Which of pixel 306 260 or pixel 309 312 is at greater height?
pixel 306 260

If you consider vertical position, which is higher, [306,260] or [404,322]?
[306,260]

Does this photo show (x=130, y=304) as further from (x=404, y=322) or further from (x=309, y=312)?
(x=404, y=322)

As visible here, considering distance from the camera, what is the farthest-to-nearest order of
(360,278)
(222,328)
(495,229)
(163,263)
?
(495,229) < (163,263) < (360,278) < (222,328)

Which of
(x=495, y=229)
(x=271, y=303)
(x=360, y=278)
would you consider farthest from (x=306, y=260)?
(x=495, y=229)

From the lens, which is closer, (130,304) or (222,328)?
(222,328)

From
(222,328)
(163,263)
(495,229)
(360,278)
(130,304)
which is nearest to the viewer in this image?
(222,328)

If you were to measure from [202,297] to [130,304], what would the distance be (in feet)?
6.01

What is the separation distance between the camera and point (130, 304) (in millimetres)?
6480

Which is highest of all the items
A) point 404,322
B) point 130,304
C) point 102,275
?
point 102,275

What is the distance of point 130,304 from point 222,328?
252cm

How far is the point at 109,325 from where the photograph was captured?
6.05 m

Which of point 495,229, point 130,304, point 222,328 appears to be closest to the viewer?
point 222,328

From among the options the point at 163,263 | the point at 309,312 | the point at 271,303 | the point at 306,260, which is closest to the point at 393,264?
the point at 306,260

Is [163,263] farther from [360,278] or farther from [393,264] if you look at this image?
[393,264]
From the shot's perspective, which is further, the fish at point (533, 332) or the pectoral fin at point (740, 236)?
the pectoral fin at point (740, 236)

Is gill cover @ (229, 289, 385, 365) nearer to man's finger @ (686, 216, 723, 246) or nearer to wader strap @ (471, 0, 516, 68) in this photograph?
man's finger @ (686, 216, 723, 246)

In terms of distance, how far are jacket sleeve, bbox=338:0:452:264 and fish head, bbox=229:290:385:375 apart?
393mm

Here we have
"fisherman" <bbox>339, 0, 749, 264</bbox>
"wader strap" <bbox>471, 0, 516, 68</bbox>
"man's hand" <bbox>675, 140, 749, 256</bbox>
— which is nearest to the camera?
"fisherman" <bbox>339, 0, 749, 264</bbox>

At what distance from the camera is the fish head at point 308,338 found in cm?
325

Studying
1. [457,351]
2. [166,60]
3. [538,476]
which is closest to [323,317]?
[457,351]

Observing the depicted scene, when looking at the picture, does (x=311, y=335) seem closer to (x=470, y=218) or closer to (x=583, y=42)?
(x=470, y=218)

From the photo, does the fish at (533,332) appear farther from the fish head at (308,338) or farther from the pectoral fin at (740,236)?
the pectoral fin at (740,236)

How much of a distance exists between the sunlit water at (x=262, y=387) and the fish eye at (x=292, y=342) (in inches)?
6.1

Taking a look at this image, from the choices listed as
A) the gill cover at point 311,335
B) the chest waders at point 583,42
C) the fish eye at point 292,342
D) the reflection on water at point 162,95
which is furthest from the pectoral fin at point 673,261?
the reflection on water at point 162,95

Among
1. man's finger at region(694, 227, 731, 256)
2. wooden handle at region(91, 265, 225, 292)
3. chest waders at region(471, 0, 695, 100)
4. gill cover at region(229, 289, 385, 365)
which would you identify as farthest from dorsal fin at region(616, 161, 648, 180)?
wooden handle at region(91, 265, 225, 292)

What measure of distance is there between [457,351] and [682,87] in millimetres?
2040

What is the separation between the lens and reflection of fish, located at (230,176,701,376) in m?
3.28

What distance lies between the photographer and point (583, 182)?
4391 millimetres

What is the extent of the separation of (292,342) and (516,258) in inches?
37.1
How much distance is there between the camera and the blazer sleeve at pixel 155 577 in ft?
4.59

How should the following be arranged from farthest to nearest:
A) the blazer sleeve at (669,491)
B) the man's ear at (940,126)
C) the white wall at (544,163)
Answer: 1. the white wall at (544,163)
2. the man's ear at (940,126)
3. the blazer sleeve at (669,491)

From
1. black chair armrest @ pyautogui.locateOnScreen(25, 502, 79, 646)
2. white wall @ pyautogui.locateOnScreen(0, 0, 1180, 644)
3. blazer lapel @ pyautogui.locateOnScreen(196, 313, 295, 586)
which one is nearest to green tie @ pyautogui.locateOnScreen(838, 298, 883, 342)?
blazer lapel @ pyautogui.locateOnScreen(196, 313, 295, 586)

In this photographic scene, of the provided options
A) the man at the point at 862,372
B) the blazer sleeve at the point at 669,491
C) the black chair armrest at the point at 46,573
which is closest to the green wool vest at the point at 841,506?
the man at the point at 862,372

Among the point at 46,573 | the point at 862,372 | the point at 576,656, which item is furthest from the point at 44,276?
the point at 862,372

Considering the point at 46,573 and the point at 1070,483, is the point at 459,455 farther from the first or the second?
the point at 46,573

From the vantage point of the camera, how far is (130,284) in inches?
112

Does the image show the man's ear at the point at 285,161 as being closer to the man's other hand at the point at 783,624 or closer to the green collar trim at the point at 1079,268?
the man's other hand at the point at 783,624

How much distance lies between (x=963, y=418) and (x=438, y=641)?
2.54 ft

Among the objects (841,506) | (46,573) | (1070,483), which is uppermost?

•••••

● **PROBLEM TO WORK ON**
Copy the records from the line with "What is the extent" to the line with "3. the blazer sleeve at (669,491)", replacing "separation" with "spacing" and leaving everything else unchanged. Return only those lines.

● **RESULT OF THE EXERCISE**
What is the extent of the spacing of (292,342) and (516,258) in inches?
37.1
How much distance is there between the camera and the blazer sleeve at pixel 155 577 in ft?
4.59

How should the following be arranged from farthest to nearest:
A) the blazer sleeve at (669,491)
B) the man's ear at (940,126)
C) the white wall at (544,163)
Answer: 1. the white wall at (544,163)
2. the man's ear at (940,126)
3. the blazer sleeve at (669,491)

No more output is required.